Source:
https://scmp.com/sport/racing/article/1138756/eagle-regiment-looks-set-do-battle-foreign-soil
Sport/ Racing

Eagle Regiment looks set to do battle on foreign soil

Sprinter needs a straight course, but good news is there are plenty of options if he can travel

Olivier Doleuze kisses Eagle Regiment. Photo: Kenneth Chan

Kudos to Manfred Man Ka-leung, Olivier Doleuze and everyone else involved in preparing Eagle Regiment to win the Centenary Sprint Cup after a year off the scene with injury.

That doesn't happen too often in Group One races and Man was surely being a little modest when he said the problem that kept Eagle Regiment out of the Al Quoz Sprint in Dubai had not been serious.

While the Centenary Sprint offered his best chance to return, it was not his first opportunity to run again if his issue really had not been serious.

Still, the comments of Doleuze after the race underlined a tricky future for the five-year-old, who is certainly going to have to travel overseas if connections want to run him more than two or three times a year.

At one stage, Hong Kong boasted three Group One straight races - the Hong Kong Sprint, the Bauhinia Sprint and the Centenary Cup - as well as two or three other lesser Group races over the straight 1,000m.

As the Jockey Club became sensitive to the waning appetite of foreign connections for an international up the straight, perceived as being too much of a specialist course, it altered the Hong Kong Sprint to 1,200m.

Then the major domestic sprint race treble moved from 1,000m twice and 1,200m to offering more variety in the current 1,000m-1,200m-1,400m layout with the upgrade of the Queen's Silver Jubilee to a Group One and the demotion of the Bauhinia Sprint to a lesser event.

A specialist straight-course sprinter is still in a better situation than a specialist all-weather horse, but not by a huge margin.

On the glass half full side, if Eagle Regiment can travel his form, then the overseas options are there to fill up his dance card.

The Al Quoz in Dubai is one target and the Global Sprint Challenge has straight-course 1,000m legs in the Lightning Stakes and King's Stand Stakes.

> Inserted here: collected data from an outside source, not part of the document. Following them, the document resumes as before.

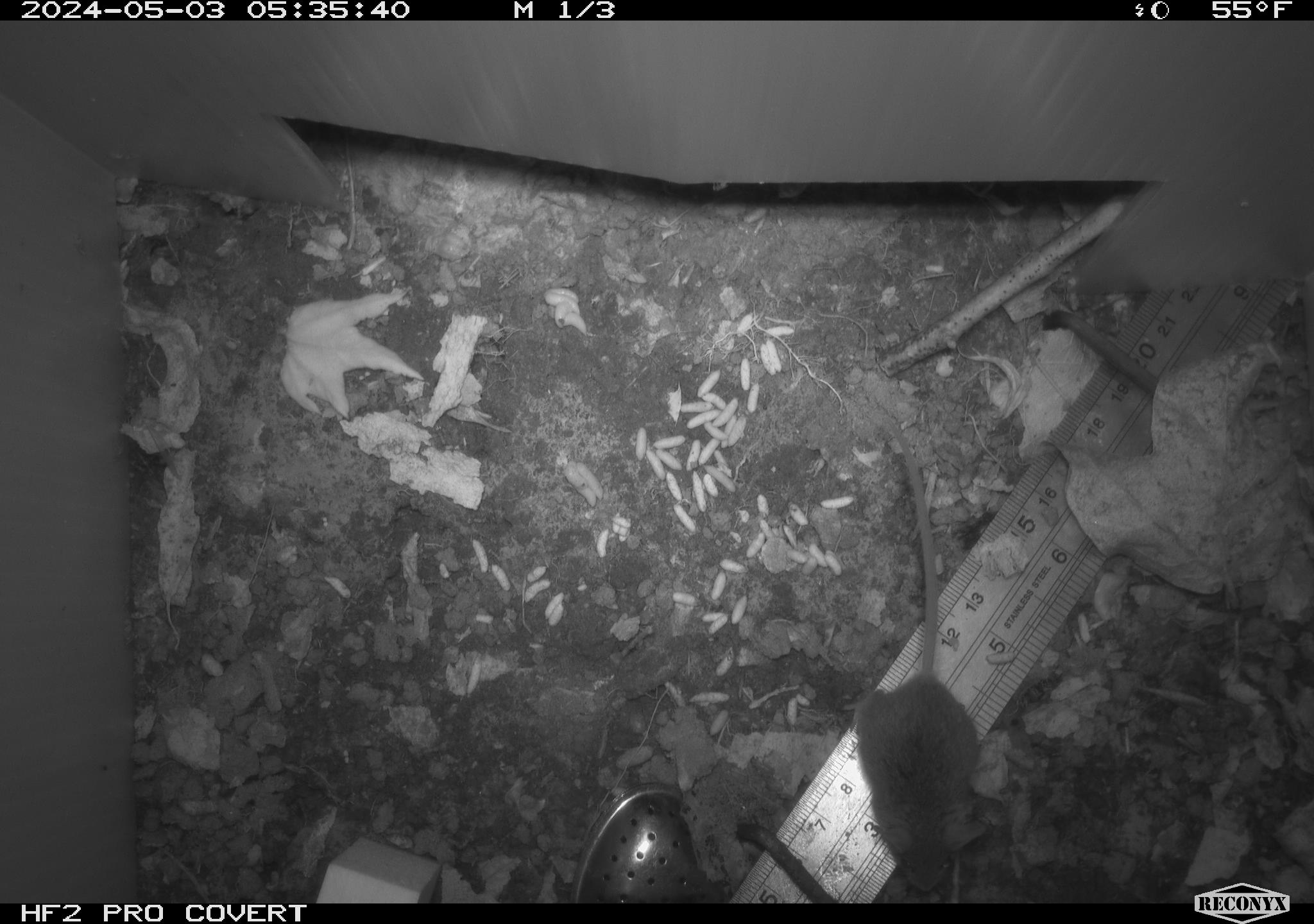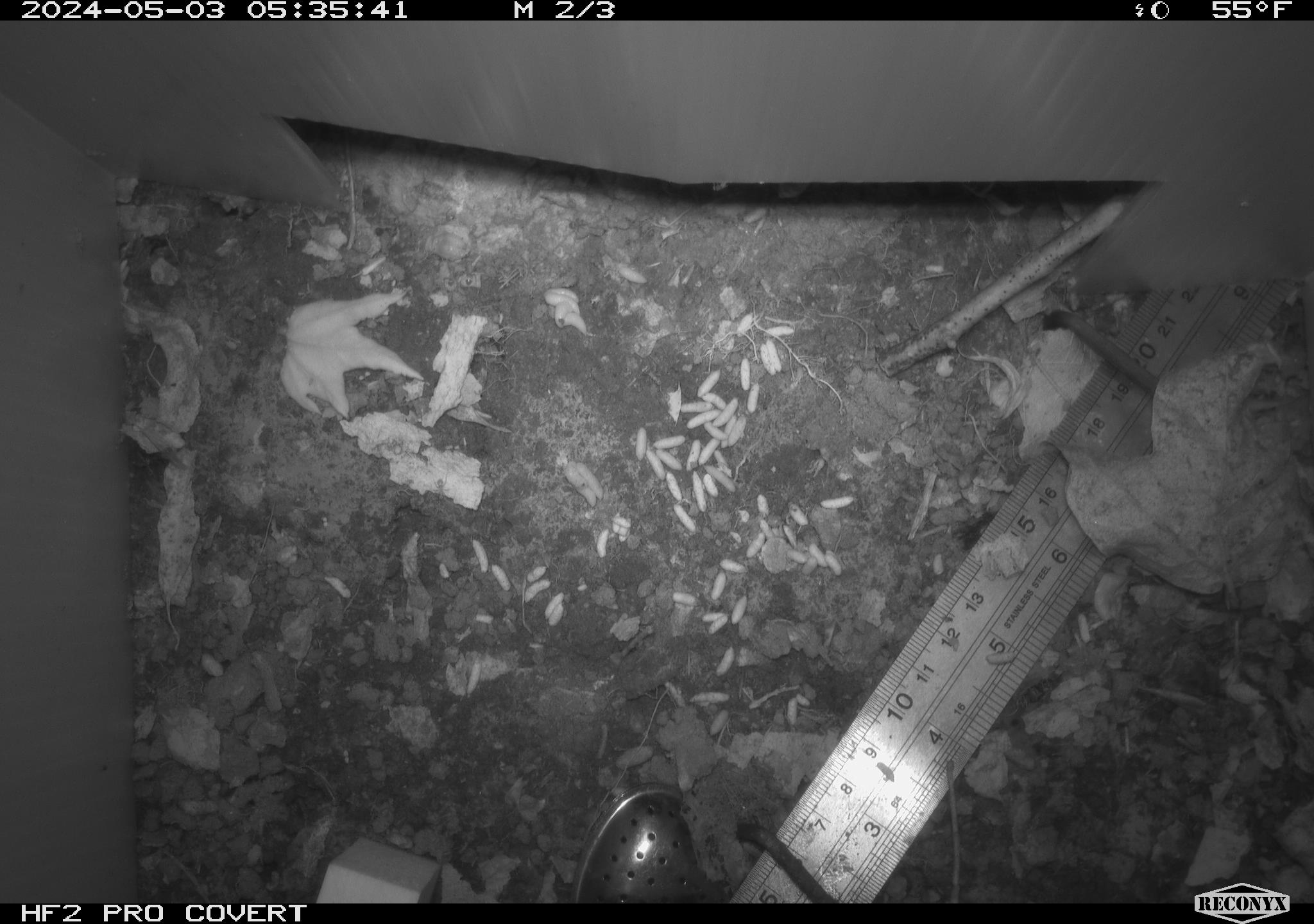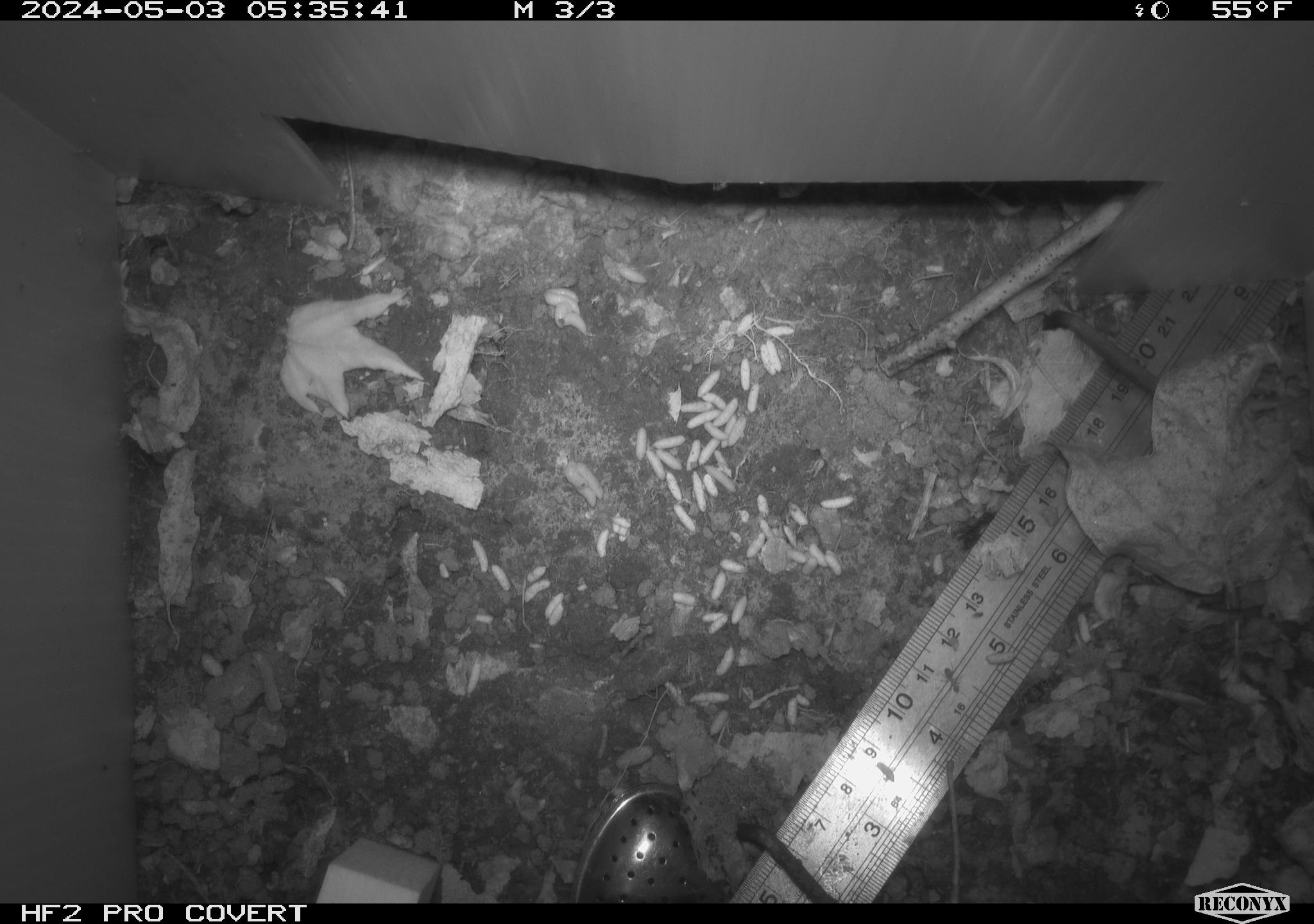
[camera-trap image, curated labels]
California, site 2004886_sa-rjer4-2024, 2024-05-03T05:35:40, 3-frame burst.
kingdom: Animalia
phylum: Chordata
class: Mammalia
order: Rodentia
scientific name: Rodentia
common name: mouse species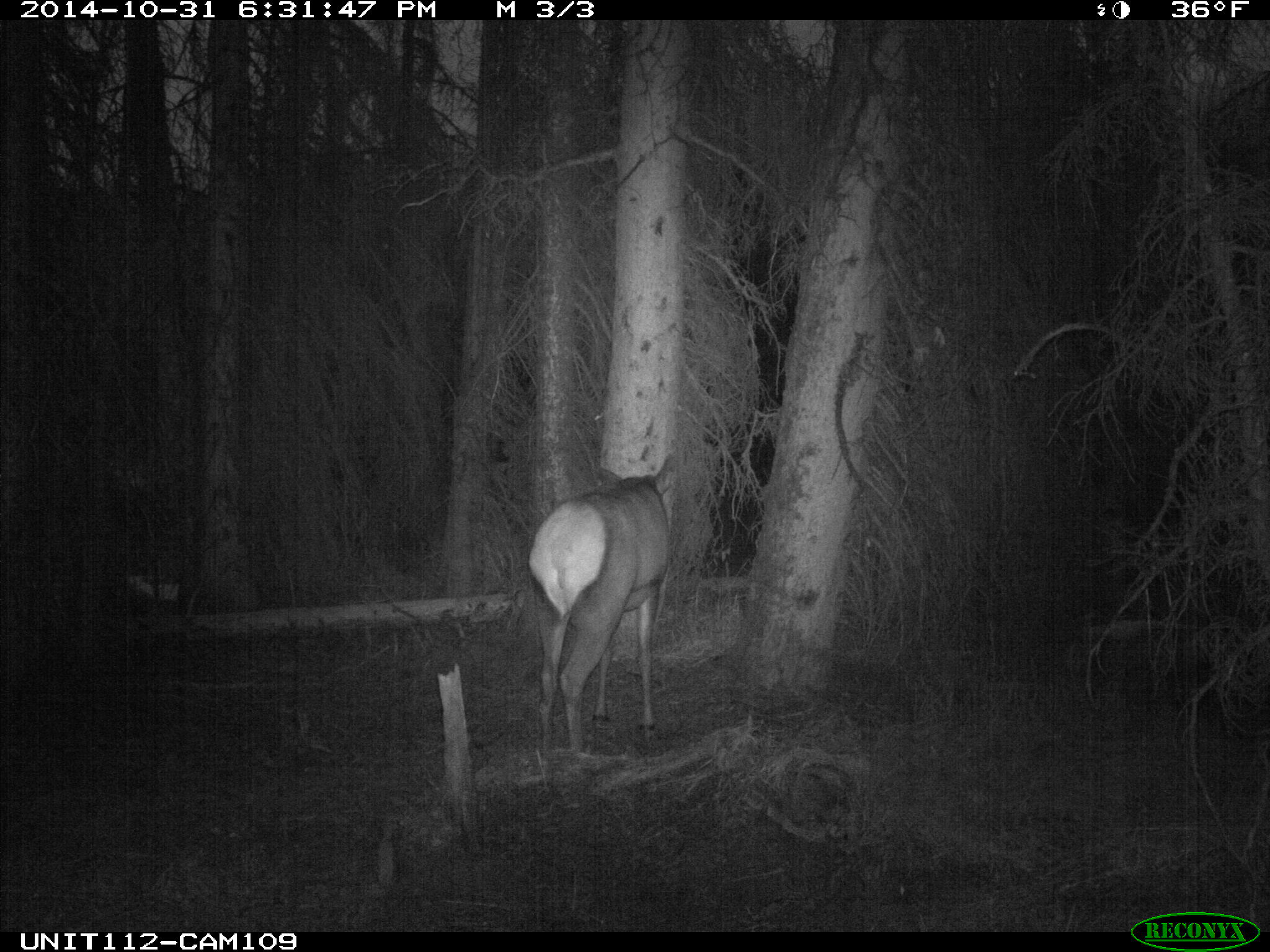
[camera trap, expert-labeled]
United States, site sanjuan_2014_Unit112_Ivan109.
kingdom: Animalia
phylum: Chordata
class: Mammalia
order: Artiodactyla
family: Cervidae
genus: Cervus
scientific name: Cervus elaphus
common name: red deer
Cervus elaphus (red deer).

Though the Lightning in Melbourne comes up too quickly anyway - on February 18 - the Al Quoz and King's Stand are doable. For what it's worth, even the Prix de l'Abbaye is run on what is darn close to a straight course at Longchamps.

And you'd wonder if the need for straight races might even tempt connections to dabble with 1,200m as well. In Hong Kong, that means going to a bend, but overseas there are straight 1,200m options in the Golden Jubilee at Royal Ascot, the July Cup at Newmarket and the Patinack Farm Classic, though any race in Australia is less attractive due to the quarantine regulations.

Hong Kong's stocks for Dubai probably made a net improvement on Sunday, with Eagle Regiment's comeback, and Frederick Engels confirming his place among the top sprinters here and on target for a date with the Golden Shaheen.

Face value, Lucky Nine was a mild disappointment in the Centenary Sprint but, after the huge race he ran unsuited by a wide barrier on the Tapeta surface last year, the Caspar Fownes-trained gelding still looks a chance in the Golden Shaheen if he can draw a gate.

As usual the full list of entries seems to just dribble out from the Dubai authorities so we don't know what they'd be up against but many of the Hong Kong entries look to have been speculative or a plan B anyway.

Akeed Mofeed, for example, has an entry in both the World Cup and Duty Free, just 13 days after the BMW Hong Kong Derby, which is his real target.

But it seems that there could be as many as five sprinters to fly the flag in the desert across the two races, and David Ferraris has thrown in an interesting one in Liberator, searching for a chance to get back to his preferred 2,400m again in the Sheema Classic.